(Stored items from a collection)
— START —
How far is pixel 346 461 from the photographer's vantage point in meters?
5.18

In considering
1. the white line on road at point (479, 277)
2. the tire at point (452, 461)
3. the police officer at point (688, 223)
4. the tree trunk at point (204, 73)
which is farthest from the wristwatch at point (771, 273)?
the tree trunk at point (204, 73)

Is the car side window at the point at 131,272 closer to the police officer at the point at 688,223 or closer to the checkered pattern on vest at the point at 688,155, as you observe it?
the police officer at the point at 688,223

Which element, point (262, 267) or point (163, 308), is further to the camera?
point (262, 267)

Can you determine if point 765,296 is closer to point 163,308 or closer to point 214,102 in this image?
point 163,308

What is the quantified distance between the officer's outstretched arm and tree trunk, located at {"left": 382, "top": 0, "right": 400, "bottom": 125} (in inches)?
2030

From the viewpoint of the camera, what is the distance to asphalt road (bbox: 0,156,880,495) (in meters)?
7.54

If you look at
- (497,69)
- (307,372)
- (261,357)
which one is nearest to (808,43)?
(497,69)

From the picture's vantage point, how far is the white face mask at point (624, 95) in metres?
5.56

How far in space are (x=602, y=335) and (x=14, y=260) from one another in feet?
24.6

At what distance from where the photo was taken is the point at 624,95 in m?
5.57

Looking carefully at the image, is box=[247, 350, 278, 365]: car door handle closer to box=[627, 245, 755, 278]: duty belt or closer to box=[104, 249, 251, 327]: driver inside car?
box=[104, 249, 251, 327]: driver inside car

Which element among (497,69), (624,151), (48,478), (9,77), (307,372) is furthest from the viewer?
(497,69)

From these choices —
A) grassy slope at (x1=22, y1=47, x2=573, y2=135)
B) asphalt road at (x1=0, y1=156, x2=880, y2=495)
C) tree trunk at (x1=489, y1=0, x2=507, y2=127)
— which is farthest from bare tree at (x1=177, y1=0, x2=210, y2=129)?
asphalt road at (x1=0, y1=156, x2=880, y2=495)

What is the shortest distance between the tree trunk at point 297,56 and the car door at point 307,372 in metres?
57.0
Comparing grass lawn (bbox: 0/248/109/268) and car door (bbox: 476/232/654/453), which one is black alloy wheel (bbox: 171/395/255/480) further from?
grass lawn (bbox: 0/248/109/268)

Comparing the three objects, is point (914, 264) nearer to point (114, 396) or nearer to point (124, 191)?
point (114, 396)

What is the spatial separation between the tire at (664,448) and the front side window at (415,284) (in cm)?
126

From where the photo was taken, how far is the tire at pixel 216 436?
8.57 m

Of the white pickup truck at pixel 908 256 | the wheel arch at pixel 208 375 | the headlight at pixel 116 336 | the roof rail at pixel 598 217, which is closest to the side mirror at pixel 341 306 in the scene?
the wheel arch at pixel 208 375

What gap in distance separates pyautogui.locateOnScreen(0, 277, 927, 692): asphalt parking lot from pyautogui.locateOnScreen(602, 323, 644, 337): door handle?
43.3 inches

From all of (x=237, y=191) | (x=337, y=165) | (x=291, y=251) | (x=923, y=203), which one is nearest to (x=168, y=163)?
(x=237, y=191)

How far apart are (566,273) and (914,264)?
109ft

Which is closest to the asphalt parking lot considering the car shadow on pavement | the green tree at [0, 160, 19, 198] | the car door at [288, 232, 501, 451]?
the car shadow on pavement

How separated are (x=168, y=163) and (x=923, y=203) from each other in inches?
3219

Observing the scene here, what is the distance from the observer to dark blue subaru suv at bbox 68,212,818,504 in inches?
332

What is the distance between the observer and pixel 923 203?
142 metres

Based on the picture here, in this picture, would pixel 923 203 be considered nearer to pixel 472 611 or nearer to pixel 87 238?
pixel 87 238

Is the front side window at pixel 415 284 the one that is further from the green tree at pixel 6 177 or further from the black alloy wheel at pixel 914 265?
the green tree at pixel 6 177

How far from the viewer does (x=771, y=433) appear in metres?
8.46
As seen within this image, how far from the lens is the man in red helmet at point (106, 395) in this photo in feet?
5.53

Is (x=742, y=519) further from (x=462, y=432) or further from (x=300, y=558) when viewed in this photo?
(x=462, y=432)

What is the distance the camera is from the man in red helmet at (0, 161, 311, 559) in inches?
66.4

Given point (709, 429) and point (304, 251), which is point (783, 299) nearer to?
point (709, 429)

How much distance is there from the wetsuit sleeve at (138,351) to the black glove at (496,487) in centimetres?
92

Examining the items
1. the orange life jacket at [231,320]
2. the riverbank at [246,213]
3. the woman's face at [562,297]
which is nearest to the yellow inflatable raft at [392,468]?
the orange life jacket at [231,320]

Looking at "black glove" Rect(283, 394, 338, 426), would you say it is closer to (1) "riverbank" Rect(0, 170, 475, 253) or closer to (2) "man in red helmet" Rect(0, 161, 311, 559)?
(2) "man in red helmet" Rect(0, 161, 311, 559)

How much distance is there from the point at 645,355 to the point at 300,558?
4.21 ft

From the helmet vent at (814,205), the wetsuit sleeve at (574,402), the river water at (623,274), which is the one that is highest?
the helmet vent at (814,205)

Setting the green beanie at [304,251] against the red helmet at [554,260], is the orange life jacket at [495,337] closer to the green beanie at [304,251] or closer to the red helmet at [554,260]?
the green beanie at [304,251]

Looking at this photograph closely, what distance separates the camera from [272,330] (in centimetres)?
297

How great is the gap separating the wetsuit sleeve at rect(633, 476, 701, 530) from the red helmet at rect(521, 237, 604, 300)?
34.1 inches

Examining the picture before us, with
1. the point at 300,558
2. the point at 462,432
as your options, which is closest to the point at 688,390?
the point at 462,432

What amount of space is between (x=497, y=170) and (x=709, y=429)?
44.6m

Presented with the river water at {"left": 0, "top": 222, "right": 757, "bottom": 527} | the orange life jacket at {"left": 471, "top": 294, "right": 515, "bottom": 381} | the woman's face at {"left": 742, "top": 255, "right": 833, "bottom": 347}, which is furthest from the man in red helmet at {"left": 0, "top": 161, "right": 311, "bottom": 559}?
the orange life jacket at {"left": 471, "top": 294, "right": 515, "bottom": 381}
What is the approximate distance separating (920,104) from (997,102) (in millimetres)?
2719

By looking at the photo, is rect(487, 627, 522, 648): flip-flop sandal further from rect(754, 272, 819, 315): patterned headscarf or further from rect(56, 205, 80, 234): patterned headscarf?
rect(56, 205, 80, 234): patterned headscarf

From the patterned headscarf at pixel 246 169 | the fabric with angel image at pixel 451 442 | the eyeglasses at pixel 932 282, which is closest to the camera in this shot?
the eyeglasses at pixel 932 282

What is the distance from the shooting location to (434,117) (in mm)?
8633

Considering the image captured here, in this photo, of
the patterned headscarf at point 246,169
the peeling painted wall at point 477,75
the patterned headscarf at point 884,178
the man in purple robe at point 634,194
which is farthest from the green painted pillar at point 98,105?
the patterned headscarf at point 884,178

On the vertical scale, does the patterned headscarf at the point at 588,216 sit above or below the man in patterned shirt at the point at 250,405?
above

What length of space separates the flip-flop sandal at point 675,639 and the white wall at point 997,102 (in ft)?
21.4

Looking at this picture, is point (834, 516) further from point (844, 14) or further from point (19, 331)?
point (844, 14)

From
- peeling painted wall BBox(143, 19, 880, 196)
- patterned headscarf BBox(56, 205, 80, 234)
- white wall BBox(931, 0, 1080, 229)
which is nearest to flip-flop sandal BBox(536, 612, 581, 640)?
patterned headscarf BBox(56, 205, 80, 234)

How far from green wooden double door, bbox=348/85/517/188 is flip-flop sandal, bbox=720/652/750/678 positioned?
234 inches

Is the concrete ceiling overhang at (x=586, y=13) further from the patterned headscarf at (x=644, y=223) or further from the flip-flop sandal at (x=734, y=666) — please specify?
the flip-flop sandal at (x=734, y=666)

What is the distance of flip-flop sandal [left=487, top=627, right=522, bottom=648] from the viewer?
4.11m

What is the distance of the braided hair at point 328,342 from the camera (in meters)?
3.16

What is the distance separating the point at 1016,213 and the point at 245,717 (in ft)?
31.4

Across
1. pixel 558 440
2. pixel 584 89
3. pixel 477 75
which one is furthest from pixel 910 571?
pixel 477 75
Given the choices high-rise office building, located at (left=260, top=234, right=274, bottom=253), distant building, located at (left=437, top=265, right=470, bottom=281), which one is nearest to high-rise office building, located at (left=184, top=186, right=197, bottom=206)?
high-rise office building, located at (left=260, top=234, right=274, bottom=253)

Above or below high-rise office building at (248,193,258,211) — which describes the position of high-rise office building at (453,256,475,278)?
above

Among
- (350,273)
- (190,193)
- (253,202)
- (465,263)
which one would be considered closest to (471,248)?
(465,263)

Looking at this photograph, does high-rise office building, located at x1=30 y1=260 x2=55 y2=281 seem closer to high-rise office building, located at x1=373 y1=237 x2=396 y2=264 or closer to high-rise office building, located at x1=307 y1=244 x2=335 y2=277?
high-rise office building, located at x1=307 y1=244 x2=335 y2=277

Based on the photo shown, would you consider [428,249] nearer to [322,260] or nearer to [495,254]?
— END —
» Stated goal
Set out exactly the run of lines that begins at the line holding "What is the distance of the" and ends at the last line of the data.

» Complete response
What is the distance of the braided hair at point 328,342 from the camera (in meters)?
3.16

What is the distance separating the point at 1016,213 and the point at 245,717 (in ft)?
31.4

Across
1. pixel 558 440
2. pixel 584 89
3. pixel 477 75
which one is furthest from pixel 910 571?
pixel 477 75
Given the choices high-rise office building, located at (left=260, top=234, right=274, bottom=253), distant building, located at (left=437, top=265, right=470, bottom=281), which one is nearest to high-rise office building, located at (left=184, top=186, right=197, bottom=206)?
high-rise office building, located at (left=260, top=234, right=274, bottom=253)

Above or below high-rise office building at (248,193,258,211) — which describes the position of high-rise office building at (453,256,475,278)?
above

Among
- (350,273)
- (190,193)
- (253,202)
- (465,263)
which one would be considered closest to (471,248)?
(465,263)

Looking at this photograph, does high-rise office building, located at x1=30 y1=260 x2=55 y2=281 seem closer to high-rise office building, located at x1=373 y1=237 x2=396 y2=264 or closer to high-rise office building, located at x1=307 y1=244 x2=335 y2=277?
high-rise office building, located at x1=307 y1=244 x2=335 y2=277

Based on the photo shown, would you consider [428,249] nearer to [322,260] or nearer to [495,254]?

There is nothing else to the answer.